Jun. 11, 2014 @ 07:02 PM

County Attorney Lowell Siler is pushing a roughly $213,000 plan to put the lawyers who work for him on equal footing, pay-wise, with their counterparts in city government.

Siler briefed County Commissioners on the proposal this week, explaining he wants to emulate the city’s practice of promoting lawyers to the status of “senior assistant” after they’ve been on the payroll for seven to nine years.

“As long as I’ve been in that office, our salary has always been behind our brothers and sisters in the city attorney’s office,” Siler said during his briefing. “And I never really could understand that. The skill set is no different. And in many years, we work hand-in-hand with the city attorney’s office on the same projects.”

He added that he believes at least four of his assistant merits a big raise, and that the full plan would address the salaries of seven.
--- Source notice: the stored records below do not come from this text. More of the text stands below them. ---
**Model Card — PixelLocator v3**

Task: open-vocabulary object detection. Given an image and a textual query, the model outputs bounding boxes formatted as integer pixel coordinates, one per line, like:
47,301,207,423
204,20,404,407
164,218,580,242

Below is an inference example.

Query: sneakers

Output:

The raises would be on the order of $20,000 each, plus benefits.

County Manager Wendell Davis has endorsed the proposal, including it in his fiscal 2014-15 budget request.

Commissioners were noncommittal, though Commissioner Wendy Jacobs noted the county is in the midst of a full-workforce adjustment of salaries to react to changing market conditions.

“How do we then explain to every other department that, yes, we did an organizational study, and then we’re going to treat the legal department differently and do another compensation system for them?” she asked.

But commissioners Chairman Michael Page seemed inclined to go along.

“It’s not far off from here to the city,” he said, alluding to the couple-blocks walk from the county offices to City Hall. “I hope we would be able to say, ‘You’re not any different from the city here at the county,’ and treat them fairly.”

Siler’s office has a staff of 17 people and operates on a budget of $1.8 million. He and Davis propose raising that to $2.2 million in fiscal 2014-15.

The increase covers not just what Siler terms the “restructuring and reclassification” plan, but the hiring of an additional lawyer to work with the Department of Social Services on child-support cases.

The request for child-support cases has the support of DSS Director Michael Becketts and appears non-controversial.

Siler receives a salary of $178,404 and his chief deputy, Cathy Moore, receives $119,105. The annual salaries of the seven assistant county attorneys range from $75,324 to $97,930.

Over at City Hall, City Attorney Patrick Baker’s office has 11 full-time employees and a lawyer who works part-time. It operates on a $1.6 million budget. Baker has asked for an additional $26,440 in fiscal 2014-15, basically an inflation-covering budget increase.

Baker, a former Durham city manager, is paid $186,348 by the City Council. The other seven lawyers who work full-time in his office are all senior assistants and receive anywhere from $103,514 to $120,721.

Siler’s briefing for the commissioners on Wednesday came about two weeks after Baker presented his funding request to the City Council.

Ironically, Baker made a point during his comments of noting how little turnover there’s been in the city attorney’s office since he joined it as an assistant attorney in 1997.

Since then, “I don’t know that anyone has actually left the office except through a retirement,” Baker said, ignoring his own transfer to the city manager’s office in 2004. “We had one individual pass away in 1998 or 1999. We’ve been able to keep people on board until they retire.”

Council members were satisfied with the lack of turnover, Councilman Steve Schewel calling that and a similar track record in the city clerk’s office a “tribute to management and morale.”

Both governments are considering property tax increases in fiscal 2014-15. City officials are likely to choose among options requiring an increase of 1.79 to 2.37 cents per $100 of assessed value.

Davis, meanwhile, asked the commissioners for an increase in the countywide tax rate of 2.73 cents per $100 of assessed value.